Stated exercise: List the lines from the one containing "What distance from the lens" through the end of the rows as a numbered list, omitting blank lines.

Given entries:
━━━━━━━━━━━━━━━━

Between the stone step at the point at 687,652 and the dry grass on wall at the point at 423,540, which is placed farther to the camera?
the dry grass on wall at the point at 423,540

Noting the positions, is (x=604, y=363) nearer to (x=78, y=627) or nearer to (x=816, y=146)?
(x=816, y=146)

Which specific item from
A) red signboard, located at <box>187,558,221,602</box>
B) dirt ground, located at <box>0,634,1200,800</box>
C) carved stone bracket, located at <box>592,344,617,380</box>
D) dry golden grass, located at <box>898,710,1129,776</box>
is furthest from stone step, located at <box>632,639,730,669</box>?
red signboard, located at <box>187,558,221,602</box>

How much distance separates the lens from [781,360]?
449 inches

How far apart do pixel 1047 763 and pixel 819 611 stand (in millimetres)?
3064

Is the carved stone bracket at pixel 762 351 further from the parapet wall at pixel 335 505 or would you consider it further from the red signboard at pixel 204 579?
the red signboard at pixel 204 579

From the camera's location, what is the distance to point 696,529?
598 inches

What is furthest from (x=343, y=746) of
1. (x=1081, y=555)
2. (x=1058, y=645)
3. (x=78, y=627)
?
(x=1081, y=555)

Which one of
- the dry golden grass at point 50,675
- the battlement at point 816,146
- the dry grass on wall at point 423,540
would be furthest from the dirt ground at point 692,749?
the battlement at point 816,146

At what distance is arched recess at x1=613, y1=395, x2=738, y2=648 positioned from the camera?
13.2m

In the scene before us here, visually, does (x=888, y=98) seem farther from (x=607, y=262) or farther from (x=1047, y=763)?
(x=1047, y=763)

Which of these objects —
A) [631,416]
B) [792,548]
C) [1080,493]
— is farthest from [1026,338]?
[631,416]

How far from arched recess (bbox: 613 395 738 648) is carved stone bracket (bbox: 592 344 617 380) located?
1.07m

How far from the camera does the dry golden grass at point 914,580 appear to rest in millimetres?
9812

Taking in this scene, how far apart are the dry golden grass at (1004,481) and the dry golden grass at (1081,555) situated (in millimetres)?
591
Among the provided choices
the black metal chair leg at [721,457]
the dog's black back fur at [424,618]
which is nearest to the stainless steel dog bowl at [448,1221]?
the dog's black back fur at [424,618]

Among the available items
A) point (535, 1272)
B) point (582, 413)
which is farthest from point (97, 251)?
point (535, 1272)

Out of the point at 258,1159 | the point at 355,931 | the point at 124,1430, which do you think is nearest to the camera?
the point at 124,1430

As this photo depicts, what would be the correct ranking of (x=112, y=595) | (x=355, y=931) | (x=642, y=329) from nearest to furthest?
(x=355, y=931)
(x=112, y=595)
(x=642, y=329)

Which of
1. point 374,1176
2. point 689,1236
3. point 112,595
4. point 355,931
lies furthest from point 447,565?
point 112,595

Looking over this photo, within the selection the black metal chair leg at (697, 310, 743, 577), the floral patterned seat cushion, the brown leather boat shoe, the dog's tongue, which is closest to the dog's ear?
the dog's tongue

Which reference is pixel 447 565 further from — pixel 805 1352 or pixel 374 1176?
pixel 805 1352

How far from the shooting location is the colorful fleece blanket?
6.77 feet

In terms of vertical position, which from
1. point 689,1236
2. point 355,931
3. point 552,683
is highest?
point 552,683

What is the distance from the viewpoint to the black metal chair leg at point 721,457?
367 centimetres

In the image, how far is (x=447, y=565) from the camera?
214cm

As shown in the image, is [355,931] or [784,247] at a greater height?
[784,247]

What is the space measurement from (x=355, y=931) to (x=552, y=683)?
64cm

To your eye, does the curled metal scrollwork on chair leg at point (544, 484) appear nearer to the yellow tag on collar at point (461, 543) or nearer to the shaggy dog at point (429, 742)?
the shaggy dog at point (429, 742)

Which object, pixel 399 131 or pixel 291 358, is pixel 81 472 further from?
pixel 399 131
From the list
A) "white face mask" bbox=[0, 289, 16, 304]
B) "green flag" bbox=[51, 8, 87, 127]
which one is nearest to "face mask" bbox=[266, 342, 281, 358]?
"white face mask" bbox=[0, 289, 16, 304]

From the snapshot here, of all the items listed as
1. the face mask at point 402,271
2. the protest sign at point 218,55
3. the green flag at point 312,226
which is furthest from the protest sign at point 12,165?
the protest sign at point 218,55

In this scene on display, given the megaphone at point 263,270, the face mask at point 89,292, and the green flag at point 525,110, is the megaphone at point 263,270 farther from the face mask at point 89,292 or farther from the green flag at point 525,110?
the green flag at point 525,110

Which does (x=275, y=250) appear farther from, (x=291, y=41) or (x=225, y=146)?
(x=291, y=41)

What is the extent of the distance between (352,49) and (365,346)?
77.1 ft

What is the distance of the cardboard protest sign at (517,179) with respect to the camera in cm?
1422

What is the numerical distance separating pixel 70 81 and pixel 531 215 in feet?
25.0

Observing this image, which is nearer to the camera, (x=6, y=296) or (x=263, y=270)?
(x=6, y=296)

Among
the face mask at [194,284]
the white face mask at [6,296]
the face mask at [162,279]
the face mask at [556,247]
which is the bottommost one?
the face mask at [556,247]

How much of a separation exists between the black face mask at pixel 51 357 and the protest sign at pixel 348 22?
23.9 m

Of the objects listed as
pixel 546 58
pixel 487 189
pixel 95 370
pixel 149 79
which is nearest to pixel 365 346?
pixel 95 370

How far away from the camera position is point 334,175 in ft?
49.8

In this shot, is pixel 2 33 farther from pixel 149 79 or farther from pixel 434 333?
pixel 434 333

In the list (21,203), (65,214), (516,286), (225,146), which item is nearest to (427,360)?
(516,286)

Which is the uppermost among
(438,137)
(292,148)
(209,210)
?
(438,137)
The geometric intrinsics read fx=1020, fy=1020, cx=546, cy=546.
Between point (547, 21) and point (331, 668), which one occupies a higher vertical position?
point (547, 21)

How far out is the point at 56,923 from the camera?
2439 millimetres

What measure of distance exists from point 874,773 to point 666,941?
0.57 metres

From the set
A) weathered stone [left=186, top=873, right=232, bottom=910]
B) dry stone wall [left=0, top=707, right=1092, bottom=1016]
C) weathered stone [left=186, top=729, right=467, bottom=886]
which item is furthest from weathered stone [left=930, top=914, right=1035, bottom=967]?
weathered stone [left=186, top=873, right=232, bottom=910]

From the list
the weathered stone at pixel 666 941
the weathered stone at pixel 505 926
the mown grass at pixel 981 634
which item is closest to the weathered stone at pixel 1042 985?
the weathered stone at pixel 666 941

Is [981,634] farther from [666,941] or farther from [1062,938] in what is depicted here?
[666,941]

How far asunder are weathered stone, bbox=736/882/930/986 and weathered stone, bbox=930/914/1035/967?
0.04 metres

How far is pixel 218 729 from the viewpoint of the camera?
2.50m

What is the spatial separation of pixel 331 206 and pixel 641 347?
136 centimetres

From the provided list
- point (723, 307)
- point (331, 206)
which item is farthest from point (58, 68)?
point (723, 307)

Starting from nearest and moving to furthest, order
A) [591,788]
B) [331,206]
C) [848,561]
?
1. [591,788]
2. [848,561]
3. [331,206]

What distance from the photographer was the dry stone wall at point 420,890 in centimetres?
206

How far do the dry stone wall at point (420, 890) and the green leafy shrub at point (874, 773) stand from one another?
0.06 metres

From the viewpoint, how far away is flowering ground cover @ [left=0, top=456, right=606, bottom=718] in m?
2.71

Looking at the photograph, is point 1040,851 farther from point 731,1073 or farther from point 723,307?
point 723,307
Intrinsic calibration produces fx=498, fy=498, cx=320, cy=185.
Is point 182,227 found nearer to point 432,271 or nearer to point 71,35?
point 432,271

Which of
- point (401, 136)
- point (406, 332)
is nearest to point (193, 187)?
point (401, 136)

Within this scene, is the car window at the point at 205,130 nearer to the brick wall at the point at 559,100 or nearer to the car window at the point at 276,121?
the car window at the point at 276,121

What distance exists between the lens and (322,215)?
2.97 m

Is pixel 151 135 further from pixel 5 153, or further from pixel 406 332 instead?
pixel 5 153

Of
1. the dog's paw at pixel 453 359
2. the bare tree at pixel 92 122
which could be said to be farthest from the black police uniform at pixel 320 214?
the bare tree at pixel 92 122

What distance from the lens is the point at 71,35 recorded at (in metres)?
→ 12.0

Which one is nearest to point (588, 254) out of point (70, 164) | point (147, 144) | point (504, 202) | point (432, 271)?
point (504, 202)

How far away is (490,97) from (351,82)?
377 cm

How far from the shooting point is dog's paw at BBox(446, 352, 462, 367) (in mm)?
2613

━━━━━━━━━━━━━━━━

Answer to this task:
1. What distance from the lens is the point at 71,35 recorded at (in metres)?
2. → 12.0
3. Which one is nearest to point (588, 254) out of point (70, 164) | point (147, 144) | point (504, 202) | point (432, 271)?
4. point (504, 202)
5. How far away is (490,97) from (351,82)?
6. 377 cm
7. How far from the shooting point is dog's paw at BBox(446, 352, 462, 367) (in mm)?
8. 2613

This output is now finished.